Eating plant foods regularly, like those listed above, is the best way to meet your daily fiber needs.

Other tips for boosting fiber intake include:

  • Choosing whole fruits and veggies instead of juices
  • Substituting beans and lentils in place of meat in recipes
  • Replacing highly processed crunchy snacks with fresh produce and nuts
  • Choosing whole grains over white bread and pasta

Note that if you haven’t been used to eating many fiber-rich foods until now, it may be a good idea to gradually increase your intake.

Some people report experiencing digestive side effects such as gas, bloating, and abdominal cramping after boosting their fiber intake too quickly.

If you find that eating more fiber brings about unpleasant digestive symptoms, it may also help to drink more water to move fiber through your intestinal tract smoothly.

This has been seen in studies among people with constipation, where the condition has been best alleviated by a combination of fiber and increased water intake. (30)

Should You Take a Fiber Supplement?

There are countless fiber supplements on the market, and you may be wondering whether you should take one to help meet your daily needs.

Fiber supplements can be beneficial in certain instances, such as for helping to gently treat acute bouts of constipation or diarrhea.

However, keep in mind that fiber supplements may reduce the absorption of certain medications.

They may also lower blood sugar levels, which could be problematic if you use medications to manage diabetes.

It’s best to speak with your doctor before using a fiber supplement in either of these cases.

Overall, supplements are not a long-term solution to meeting fiber needs.

Plus, these products don’t contain the health-promoting vitamins, minerals, and antioxidants that whole plant foods provide.

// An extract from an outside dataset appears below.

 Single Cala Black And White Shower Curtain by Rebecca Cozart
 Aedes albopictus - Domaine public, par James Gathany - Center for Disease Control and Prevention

Related: Best Fiber Supplements of 2022, According to Dietitians

The Bottom Line

Fiber is an important nutrient that most people aren’t getting enough of in their diet.

It helps promote bowel regularity and is known to reduce the risk for several chronic diseases.

Fortunately, it’s easy to add more fiber to your diet by adding more whole plant foods, like legumes, grains, nuts, seeds, fruits, and vegetables.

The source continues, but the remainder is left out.